En el “sur profundo”, como han llamado los autores a la franja que se extiende bajo la Autopista Sur, desde San Cristóbal hasta Soacha (ver infografía), la salsa es puro cuerpo: bailar era seducir, pero también demarcar territorio, y de ahí que las páginas del libro hagan mención de más de una decena de “combos” o parches, a través de los cuales se reclamaba soberanía y se ejercía el poder en la noche y en la fiesta.
Cada circuito tiene una identidad, y Jaramillo y Gómez se esmeran en darle a cada uno la suya: desde más agresivos, como los barrios proletarios Inglés o Quiroga, hasta aquellos que se convirtieron en espacios de culto para el bailador salsómano, como el Restrepo, donde todos sus zapateros se tomaban el lunes de descanso para bailotear en los más de 16 sitios de salsa y, de paso, dar cuenta, exhibir y poner a competir sus más recientes obras de calzado.
“La rumba en el barrio Santa Fe y del sur era para los mejores bailadores, la rumba de la Séptima para los trasnochadores (allí quedaban los amanecederos), la de la calle 19 para los híbridos y la de la Macarena era para los amantes de la tertulia”, aseguran los autores.

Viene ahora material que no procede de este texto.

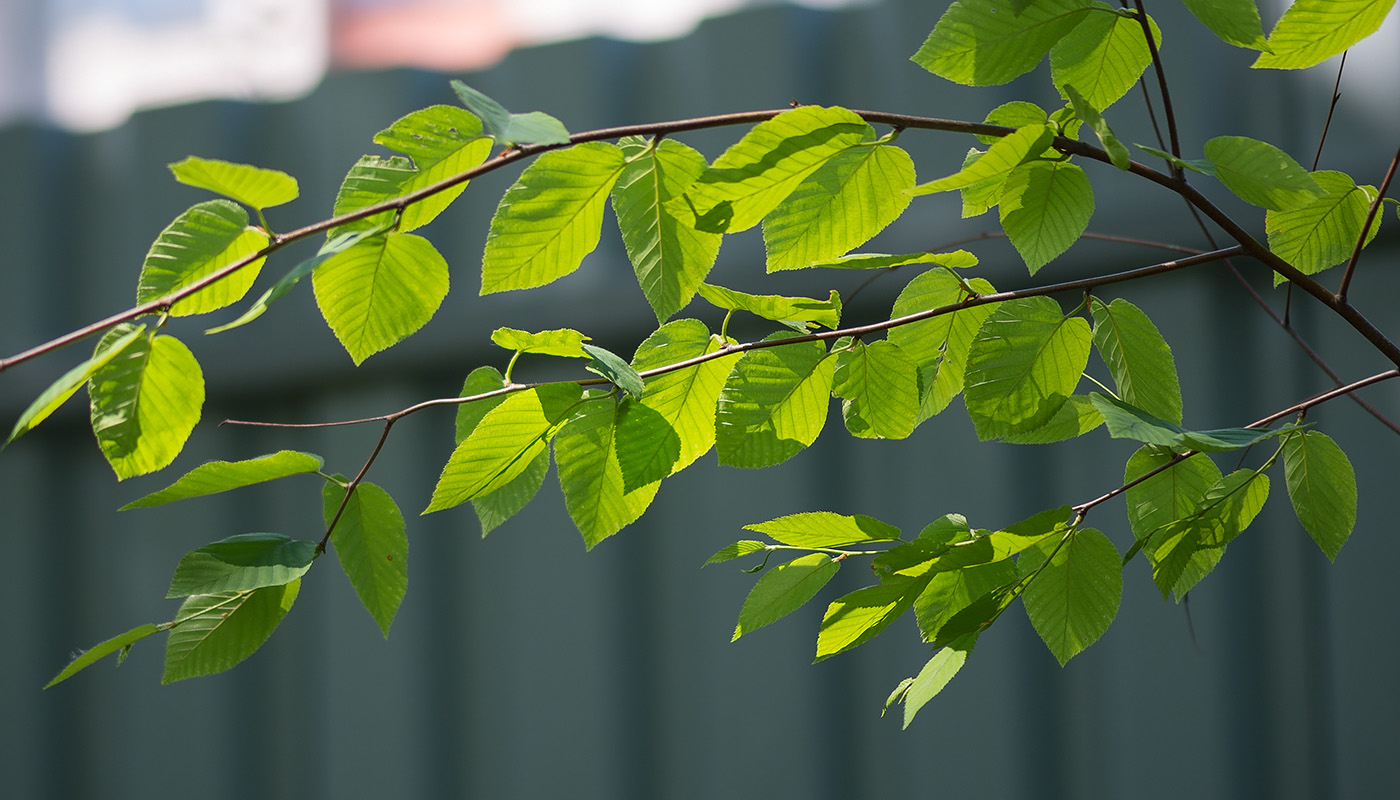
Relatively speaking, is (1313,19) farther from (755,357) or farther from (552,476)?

Así transcurre un texto que, pese a las exigencias obvias en el estilo de escritura sociológico, abre la ventana al lector a una ciudad viva y alegre, que llena de pasión y violencia se vuelca a la calle para vivir y protagonizar sus transformaciones. Una ciudad que siempre tiene que resolver un dilema: cuánto sufrimos y cuánto gozamos.